A l'écouter, par-delà les familles, ce sont des centaines de militants féministes qui seraient en danger à l'heure actuelle et beaucoup "se cacheraient" afin d'échapper aux fondamentalistes. Une situation des plus alarmantes.

"D'autres jeunes femmes sont forcées de se marier et victimes d'abus sexuels. Aujourd'hui, il n'y a aucun moyen de croire aux promesses des talibans", déplore encore Ayoubi, qui fut la première femme juge dans sa province d'origine. "L'Émirat islamique ne veut pas que les femmes soient des victimes. Le gouvernement islamique sera ouvert et inclusif", avait affirmé le porte-parole Zabihullah Mujahid à Kaboul dans le cadre d'une conférence de presse. Lesdites promesses effectivement sonnent faux au regards des premiers témoignages sur le terrain.

Une violence banalisée

Une parole qui nous renvoie à d'autres témoignages. "Je reçois des dizaines de messages depuis l'Afghanistan de femmes et filles qui vont bientôt être vendues/ mariées/violées du fait de l'occupation talibane", alertait il y a peu l'activiste française Alice Barbe. De son côté, Mohammad Naciri, directeur régional de l'entité des Nations unies pour l'égalité des sexes et l'autonomisation des femmes pour les régions Arabie et Asie Pacifique, alerte sur la condition des femmes "qui dans certaines provinces ne sont pas autorisées à quitter leur domicile sans 'un chaperon masculin', ou à qui l'on a simplement ordonné de rester à la maison".

Selon le journal britannique Metro, une femme aurait été abattue il y a quelques jours dans la rue parce qu'elle ne portait pas de burqa.

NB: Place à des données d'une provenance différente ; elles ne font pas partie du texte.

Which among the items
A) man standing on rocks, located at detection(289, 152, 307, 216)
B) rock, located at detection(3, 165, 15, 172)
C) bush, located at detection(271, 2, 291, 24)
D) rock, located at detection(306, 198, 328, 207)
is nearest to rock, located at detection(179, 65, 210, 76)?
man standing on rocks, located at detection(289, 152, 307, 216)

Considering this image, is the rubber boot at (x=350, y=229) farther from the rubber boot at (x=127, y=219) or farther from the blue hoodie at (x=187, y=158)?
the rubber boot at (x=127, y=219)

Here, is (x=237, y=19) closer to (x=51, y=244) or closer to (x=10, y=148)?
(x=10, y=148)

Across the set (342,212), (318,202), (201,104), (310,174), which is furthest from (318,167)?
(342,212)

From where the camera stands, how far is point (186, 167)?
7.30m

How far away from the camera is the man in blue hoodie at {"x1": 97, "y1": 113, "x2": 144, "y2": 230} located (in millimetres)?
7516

Ce mardi 24 août, la haute-commissaire de l'ONU aux droits de l'homme Michelle Bachelet a averti lors d'une réunion spéciale du Conseil des droits de l'homme (CDH) sur l'Afghanistan : "Une ligne rouge fondamentale sera la façon dont les talibans traitent les femmes et les filles et respectent leurs droits à la liberté, à la liberté de mouvement, à l'éducation, à l'expression personnelle et à l'emploi, conformément aux normes internationales en matière de droits humains." Pas sûr que cette mise en garde soit entendue.